Distributed generation (DG) units are increasing their popularity around the world. Considering the low inertia constant of DGs, the transient stability of them in the network is one of the major issues. In this paper, a new Pareto-based multi-objective problem is proposed for the placement and sizing of multiple micro-turbines in a distribution network to improve the transient stability index in addition to the losses and voltage profile. To calculate the transient stability index, the rates of fault occurrence in the different locations are considered.
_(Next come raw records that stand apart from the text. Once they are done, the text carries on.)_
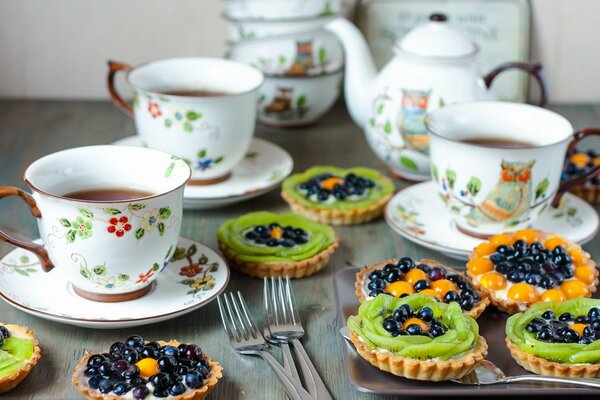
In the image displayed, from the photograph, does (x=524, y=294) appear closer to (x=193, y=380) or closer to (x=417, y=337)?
(x=417, y=337)

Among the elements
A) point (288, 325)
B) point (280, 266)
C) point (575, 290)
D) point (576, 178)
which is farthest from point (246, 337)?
point (576, 178)

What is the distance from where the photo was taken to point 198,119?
1301 mm

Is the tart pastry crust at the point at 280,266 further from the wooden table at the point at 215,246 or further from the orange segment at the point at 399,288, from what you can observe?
the orange segment at the point at 399,288

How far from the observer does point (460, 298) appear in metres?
0.99

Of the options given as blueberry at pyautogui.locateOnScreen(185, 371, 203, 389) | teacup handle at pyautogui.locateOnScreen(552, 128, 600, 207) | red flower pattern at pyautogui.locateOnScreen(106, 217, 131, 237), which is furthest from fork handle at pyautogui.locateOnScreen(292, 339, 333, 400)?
teacup handle at pyautogui.locateOnScreen(552, 128, 600, 207)

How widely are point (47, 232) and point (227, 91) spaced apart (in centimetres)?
53

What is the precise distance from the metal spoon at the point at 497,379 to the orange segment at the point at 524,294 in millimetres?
130

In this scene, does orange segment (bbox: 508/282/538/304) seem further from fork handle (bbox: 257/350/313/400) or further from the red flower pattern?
the red flower pattern

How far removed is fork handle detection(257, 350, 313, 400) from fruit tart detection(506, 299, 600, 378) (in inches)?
8.9

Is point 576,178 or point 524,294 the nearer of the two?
point 524,294

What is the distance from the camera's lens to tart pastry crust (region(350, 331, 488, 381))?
852mm

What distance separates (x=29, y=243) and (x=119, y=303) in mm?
124

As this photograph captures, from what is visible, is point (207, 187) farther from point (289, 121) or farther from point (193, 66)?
point (289, 121)

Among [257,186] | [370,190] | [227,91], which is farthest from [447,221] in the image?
[227,91]
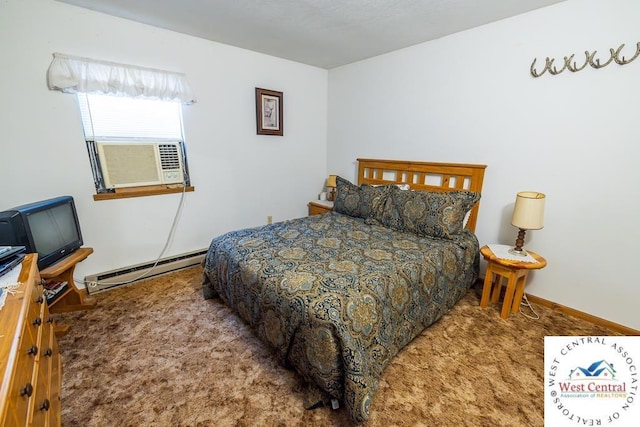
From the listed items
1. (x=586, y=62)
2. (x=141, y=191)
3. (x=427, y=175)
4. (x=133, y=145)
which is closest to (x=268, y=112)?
(x=133, y=145)

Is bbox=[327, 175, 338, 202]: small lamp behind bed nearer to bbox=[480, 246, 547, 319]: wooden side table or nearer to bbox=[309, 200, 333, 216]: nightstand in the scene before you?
bbox=[309, 200, 333, 216]: nightstand

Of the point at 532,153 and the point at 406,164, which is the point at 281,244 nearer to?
the point at 406,164

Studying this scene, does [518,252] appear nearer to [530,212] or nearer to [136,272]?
[530,212]

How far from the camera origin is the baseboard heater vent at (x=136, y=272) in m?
2.50

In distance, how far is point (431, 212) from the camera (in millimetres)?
2346

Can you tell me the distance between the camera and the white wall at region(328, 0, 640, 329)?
1.90 metres

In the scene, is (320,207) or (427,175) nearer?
(427,175)

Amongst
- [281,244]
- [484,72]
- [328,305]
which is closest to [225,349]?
[281,244]

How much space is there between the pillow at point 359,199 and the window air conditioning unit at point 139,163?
1.73 metres

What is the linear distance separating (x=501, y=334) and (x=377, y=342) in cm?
A: 116

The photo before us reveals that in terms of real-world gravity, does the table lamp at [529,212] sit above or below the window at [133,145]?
below

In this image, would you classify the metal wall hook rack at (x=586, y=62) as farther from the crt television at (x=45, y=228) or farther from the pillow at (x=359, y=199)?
the crt television at (x=45, y=228)

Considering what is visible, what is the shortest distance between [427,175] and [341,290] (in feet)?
6.54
Also, the loads are modeled as both constant power and voltage dependent cases. In order to identify Pareto optimal solutions of the optimization problem, a novel hybrid evolutionary algorithm based on the Particle Swarm Optimization (PSO) and Shuffled Frog-Leaping (SFL) algorithm is presented. A 33-bus distribution test system is used to demonstrate the performance of the proposed method in DIgSILENT® PowerFactory software which can be used for practical applications in power systems.

Suggested Citation

  • Nayeripour, Majid & Mahboubi-Moghaddam, Esmaeil & Aghaei, Jamshid & Azizi-Vahed, Ali, 2013. "Multi-objective placement and sizing of DGs in distribution networks ensuring transient stability using hybrid evolutionary algorithm," Renewable and Sustainable Energy Reviews, Elsevier, vol. 25(C), pages 759-767.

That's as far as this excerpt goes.